Des membres du comité de santé du Hezbollah lors d’une tournée pour la presse, mardi dans la banlieue sud. Photo Joao Sousa
Depuis plusieurs jours, le parti chiite mène sa nouvelle guerre, contre le Covid-19 cette fois-ci, dans de vastes pans du territoire libanais, en parallèle aux mesures prises par les autorités.
Quarantaine et « barrages sanitaires »
Dans la Békaa, le Hezbollah a imposé une quarantaine à de nombreuses personnes rentrées d’Iran dernièrement. « Les gens ne sont pas retenus de force dans leurs villages, comme certains l’affirment, mais le Hezbollah a demandé à ceux qui sont récemment rentrés d’Iran de s’isoler pendant 14 jours », explique notre correspondante Sarah Abdallah. Il s’agit surtout de pèlerins, de familles de martyrs auxquelles le parti chiite offre des voyages religieux à Qom ou d’étudiants. Dans le caza de Jbeil, des membres du Hezbollah ont érigé des barrages sanitaires où ils prennent la température des passants et mené des campagnes de désinfection dans les localités chiites ou mixtes, suscitant la désapprobation de certaines familles chrétiennes, selon l’ancien député de la région Farès Souhaid.
« Depuis la crise, des gens issus des villages chiites de Jbeil, et qui habitent en majorité dans la banlieue sud, sont rentrés dans la région. Ces derniers jours, une voiture arborant les drapeaux du Hezbollah fait le tour des villages pour donner des conseils sanitaires et demander aux gens de rester confinés. Ce ne sont pas des parades sanitaires, leur efficacité est d’ailleurs modeste. Il s’agit d’un étalage de force, semblable à l’étalage de force politique et militaire opéré d’habitude », estime M. Souhaid.
Les mesures mises en place par le parti chiite ont suscité des tensions dans les villages mixtes où certains appellent à ce que la désinfection se fasse sous l’égide de la municipalité. La question a été réglée depuis, mais M. Souhaid dénonce la « récupération partisane de l’épidémie, non seulement de la part du Hezbollah, mais également de la part des autres forces politiques comme les Forces libanaises, les Kataëb ou le Courant patriotique libre ».
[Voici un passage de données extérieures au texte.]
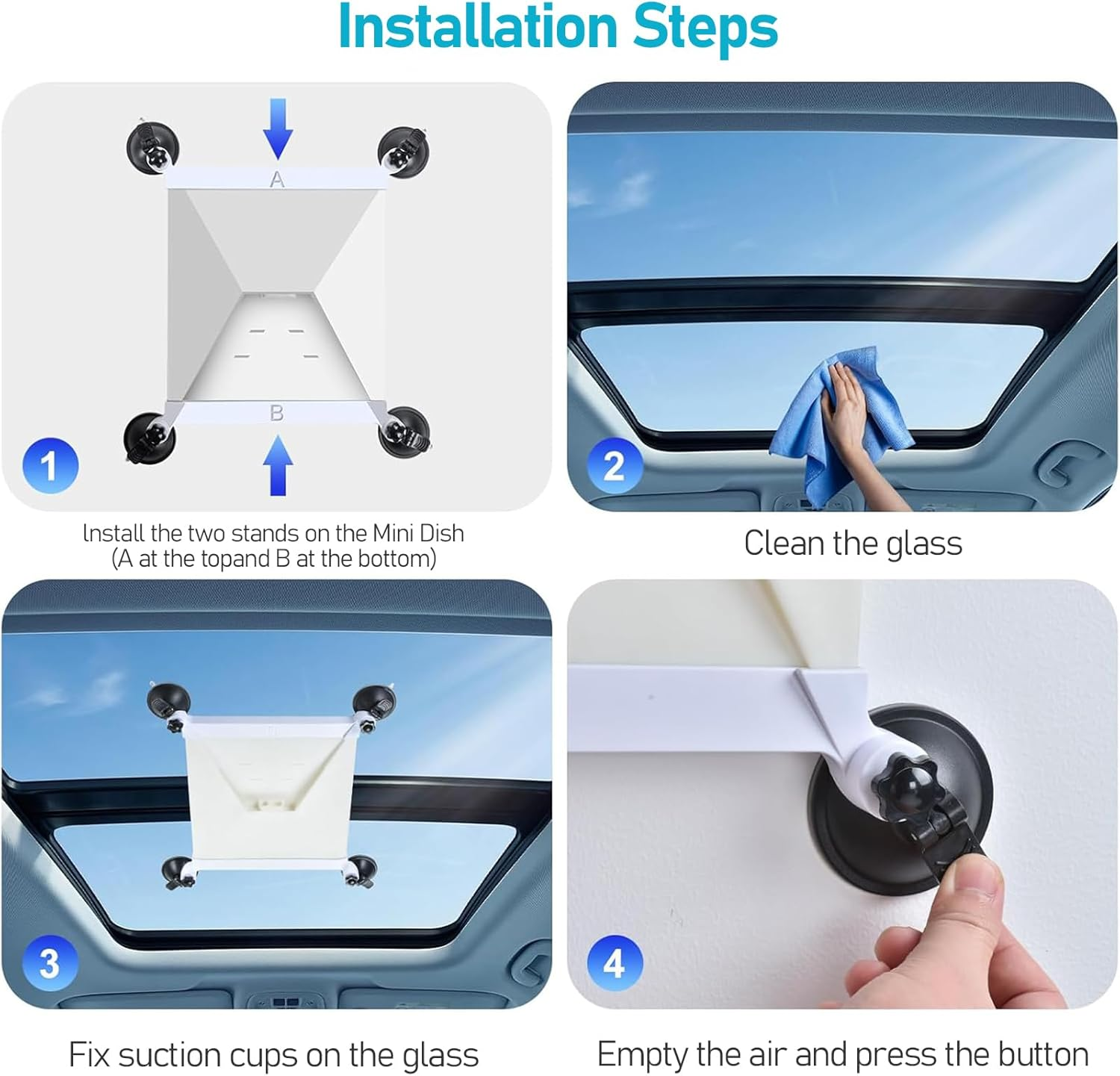 Installation Steps

A

B

1

Install the two stands on the Mini Dish (A at the topand B at the bottom)

2

Clean the glass

3

Fix suction cups on the glass

4

Empty the air and press the button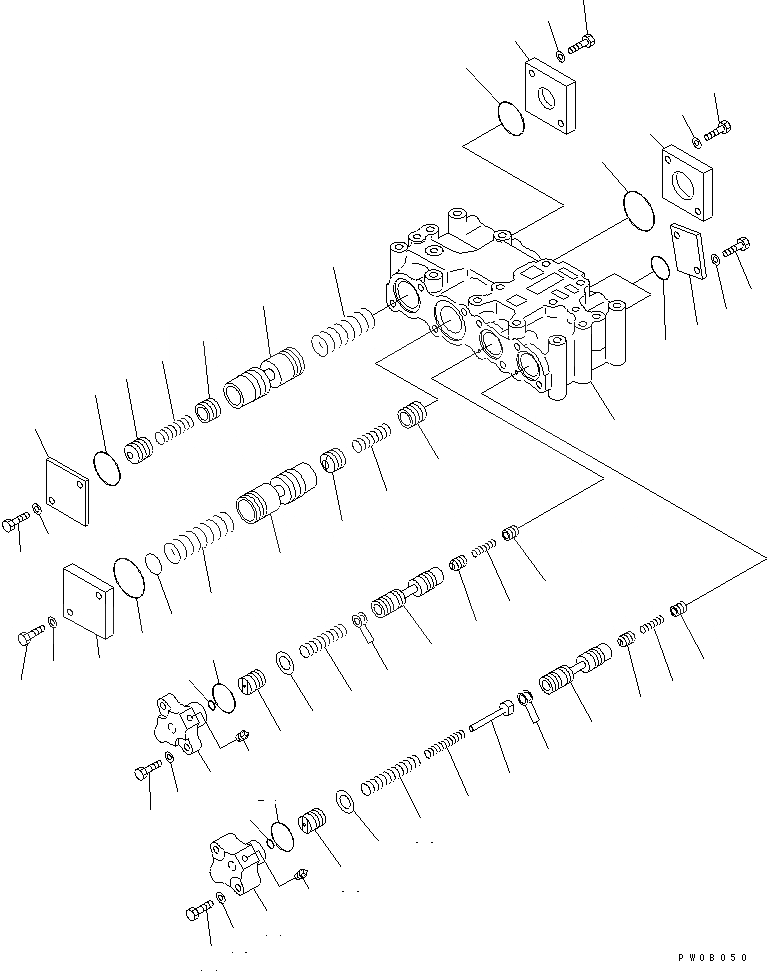 PW0B050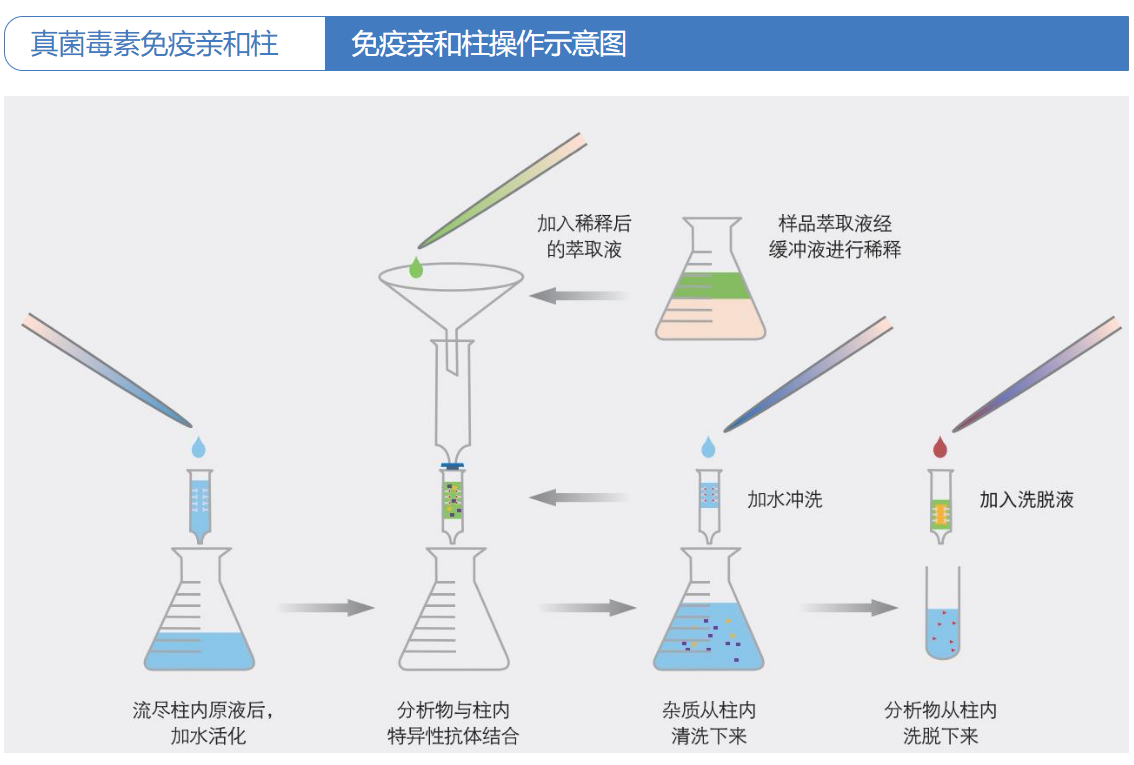 真菌毒素免疫亲和柱

免疫亲和柱操作示意图

加入稀释后的萃取液

样品萃取液经缓冲液进行稀释

加水冲洗

加入洗脱液

流尽柱内原液后，加水活化

分析物与柱内特异性抗体结合

杂质从柱内清洗下来

分析物从柱内洗脱下来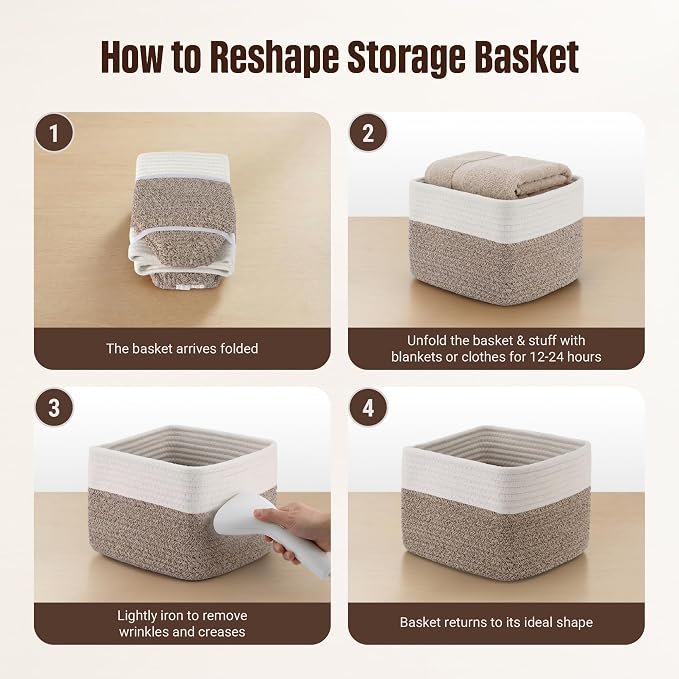 How to Reshape Storage Basket

1

The basket arrives folded

2

Unfold the basket & stuff with blankets or clothes for 12-24 hours

3

Lightly iron to remove wrinkles and creases

4

Basket returns to its ideal shape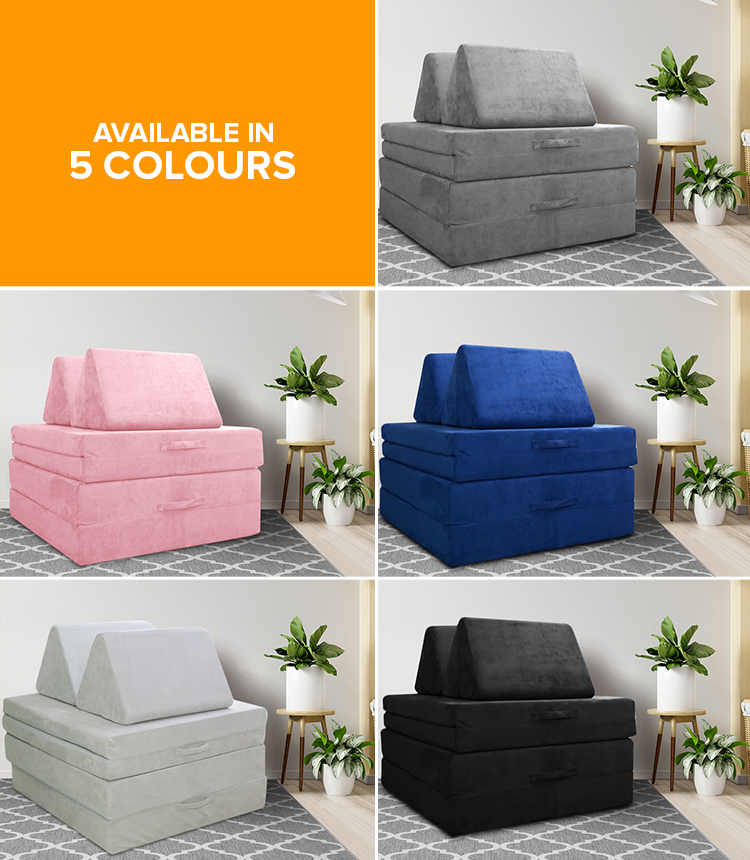 AVAILABLE IN
5 COLOURS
Interrogé par L’OLJ sur la campagne sanitaire du Hezbollah, un analyste politique estime que « l’ensemble des forces politiques tentent aujourd’hui de profiter de la situation, mais le Hezbollah est celui qui sait le plus communiquer sur ses actions ». « Le Hezbollah sait très bien comment mettre les crises à profit pour montrer qu’il est le plus fort et qu’il est concerné par la sécurité de tous les gens, même s’ils ne font pas partie de son public », indique l’analyste, sous le couvert de l’anonymat. « Cette mise en scène (mardi dans la banlieue sud) sert à dire : “Je suis un État et je peux vous protéger médicalement, après vous avoir protégé militairement contre Israël” », estime-t-il.